EXERCISE PASSAGE:

######

In addition to responsibility for political affairs and strategic initiatives, Mr Rove has been appointed deputy chief of staff to co-ordinate policy, both domestic and international.Brad Setser also has more on this as well as a pessimistic attitude toward the new budget:
Scott McClellan, the White House press secretary, suggested Mr Rove's chief focus would be economic policy, domestic policy and international economic policy, leaving national security and intelligence to Joe Hagin, the other deputy chief of staff.
It is hard to make a big dent in a $430 billion deficit with small cuts, no matter how much political heat they generate.
Limiting farm subsidies for large producers: annual savings of $0.6 billion, from what I can gather.
Getting rid of Amtrak subsidies: annual savings of $1.2 billion.
Cutting Medicaid reimbursement of the states: annual savings of $4.5 billion.
Cost of transforming the Army now being hidden in the supplemental budget: at least $20 billion
Cost of the Medicare prescription drug benefit: now estimated at roughly $70 billion a year over the next ten years, with annual costs of closer to $100 billion a year in 2014. The actual cost is closer to $1200 billion over ten years, but there are supposedly offsetting savings that would reduce the real cost to "only" $700 billion. I don't know enough to know if those savings will prove to be real, or just smoke and mirrors. Note that the Administration kept the initial ten year cost estimate of the drug benefit down in part by not implementing it immediately, so the ten year estimate included several years of no spending -- their Social Security forecasts use the same trick.

######

DATASET EXTRACT:
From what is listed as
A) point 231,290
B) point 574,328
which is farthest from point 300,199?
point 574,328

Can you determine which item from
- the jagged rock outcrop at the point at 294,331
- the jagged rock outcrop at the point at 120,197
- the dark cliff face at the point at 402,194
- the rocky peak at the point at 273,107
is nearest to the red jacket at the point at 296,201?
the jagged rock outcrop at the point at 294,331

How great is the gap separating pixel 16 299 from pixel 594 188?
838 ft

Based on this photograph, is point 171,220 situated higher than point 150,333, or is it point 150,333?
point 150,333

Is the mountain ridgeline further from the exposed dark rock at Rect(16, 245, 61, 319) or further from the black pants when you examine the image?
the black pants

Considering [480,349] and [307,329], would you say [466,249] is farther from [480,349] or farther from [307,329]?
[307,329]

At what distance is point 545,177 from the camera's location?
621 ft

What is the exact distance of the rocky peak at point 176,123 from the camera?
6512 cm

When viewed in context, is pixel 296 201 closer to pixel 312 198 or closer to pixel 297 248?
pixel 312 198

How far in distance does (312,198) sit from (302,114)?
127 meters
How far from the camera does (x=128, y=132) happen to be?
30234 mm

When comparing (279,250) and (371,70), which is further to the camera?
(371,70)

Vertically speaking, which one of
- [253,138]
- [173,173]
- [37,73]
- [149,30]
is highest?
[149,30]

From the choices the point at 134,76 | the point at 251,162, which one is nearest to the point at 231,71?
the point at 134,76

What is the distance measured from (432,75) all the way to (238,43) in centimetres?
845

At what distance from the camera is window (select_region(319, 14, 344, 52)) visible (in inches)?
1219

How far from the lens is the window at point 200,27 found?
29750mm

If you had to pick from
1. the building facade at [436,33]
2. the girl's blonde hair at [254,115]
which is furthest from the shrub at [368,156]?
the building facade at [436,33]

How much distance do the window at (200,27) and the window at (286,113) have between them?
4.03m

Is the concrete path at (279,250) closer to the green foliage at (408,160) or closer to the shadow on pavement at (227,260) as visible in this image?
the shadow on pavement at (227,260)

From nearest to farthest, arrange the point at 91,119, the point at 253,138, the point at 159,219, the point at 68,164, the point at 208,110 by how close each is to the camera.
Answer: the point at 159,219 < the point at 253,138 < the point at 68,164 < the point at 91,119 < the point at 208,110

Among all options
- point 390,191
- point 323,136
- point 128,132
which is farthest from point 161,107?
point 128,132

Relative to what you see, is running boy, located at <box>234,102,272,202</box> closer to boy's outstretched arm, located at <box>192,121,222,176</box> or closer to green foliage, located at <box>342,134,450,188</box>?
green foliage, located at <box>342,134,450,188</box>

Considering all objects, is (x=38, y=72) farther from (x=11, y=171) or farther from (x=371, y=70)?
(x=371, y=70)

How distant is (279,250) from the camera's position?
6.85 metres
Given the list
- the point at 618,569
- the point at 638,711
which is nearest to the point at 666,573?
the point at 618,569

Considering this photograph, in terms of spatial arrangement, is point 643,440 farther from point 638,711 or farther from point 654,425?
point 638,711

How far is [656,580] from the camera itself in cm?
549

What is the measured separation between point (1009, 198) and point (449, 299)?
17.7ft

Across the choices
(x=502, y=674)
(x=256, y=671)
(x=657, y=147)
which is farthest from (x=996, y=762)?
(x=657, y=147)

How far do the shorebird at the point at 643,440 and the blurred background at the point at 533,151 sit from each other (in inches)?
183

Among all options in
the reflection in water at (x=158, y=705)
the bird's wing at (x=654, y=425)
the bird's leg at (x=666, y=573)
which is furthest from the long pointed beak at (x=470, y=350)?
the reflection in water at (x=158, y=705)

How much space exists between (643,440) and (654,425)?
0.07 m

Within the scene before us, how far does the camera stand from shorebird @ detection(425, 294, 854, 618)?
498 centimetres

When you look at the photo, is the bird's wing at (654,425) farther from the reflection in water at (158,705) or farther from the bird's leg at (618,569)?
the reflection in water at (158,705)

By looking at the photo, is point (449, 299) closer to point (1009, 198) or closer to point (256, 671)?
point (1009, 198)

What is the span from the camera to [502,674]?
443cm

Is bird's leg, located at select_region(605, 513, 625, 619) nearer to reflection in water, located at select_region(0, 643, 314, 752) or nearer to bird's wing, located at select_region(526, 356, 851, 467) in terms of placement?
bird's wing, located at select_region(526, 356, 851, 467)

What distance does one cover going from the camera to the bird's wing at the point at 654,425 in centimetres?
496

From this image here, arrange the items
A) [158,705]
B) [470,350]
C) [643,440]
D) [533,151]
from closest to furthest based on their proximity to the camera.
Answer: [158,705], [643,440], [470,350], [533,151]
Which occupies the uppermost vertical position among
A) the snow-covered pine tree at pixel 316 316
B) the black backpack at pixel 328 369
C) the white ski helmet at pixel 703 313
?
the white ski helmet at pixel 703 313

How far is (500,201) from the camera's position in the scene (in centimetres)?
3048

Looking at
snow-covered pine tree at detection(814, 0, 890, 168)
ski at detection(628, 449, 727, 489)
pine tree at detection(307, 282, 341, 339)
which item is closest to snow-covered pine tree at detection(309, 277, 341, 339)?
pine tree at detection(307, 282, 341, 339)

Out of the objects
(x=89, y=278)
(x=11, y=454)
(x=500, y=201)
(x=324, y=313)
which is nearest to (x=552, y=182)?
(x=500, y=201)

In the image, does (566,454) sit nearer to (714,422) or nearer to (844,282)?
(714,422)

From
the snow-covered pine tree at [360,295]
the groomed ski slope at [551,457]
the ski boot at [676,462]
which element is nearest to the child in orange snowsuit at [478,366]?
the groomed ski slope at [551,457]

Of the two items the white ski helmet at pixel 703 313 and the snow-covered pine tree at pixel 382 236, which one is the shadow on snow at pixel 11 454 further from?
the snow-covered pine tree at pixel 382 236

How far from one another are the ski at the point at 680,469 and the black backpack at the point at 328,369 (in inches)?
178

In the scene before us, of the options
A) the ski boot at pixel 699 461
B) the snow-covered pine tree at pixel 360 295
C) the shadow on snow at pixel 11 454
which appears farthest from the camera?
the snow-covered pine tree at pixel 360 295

######

TASKS TO COMPLETE:
• a. In the budget text, what annual savings come from getting rid of Amtrak subsidies?
• b. Retype the section of the budget text that starts with the words containing "In addition to" and finishes with "heat they generate.".

SOLUTIONS IN ORDER:
• a. $1.2 billion.

• b.
In addition to responsibility for political affairs and strategic initiatives, Mr Rove has been appointed deputy chief of staff to co-ordinate policy, both domestic and international.Brad Setser also has more on this as well as a pessimistic attitude toward the new budget:
Scott McClellan, the White House press secretary, suggested Mr Rove's chief focus would be economic policy, domestic policy and international economic policy, leaving national security and intelligence to Joe Hagin, the other deputy chief of staff.
It is hard to make a big dent in a $430 billion deficit with small cuts, no matter how much political heat they generate.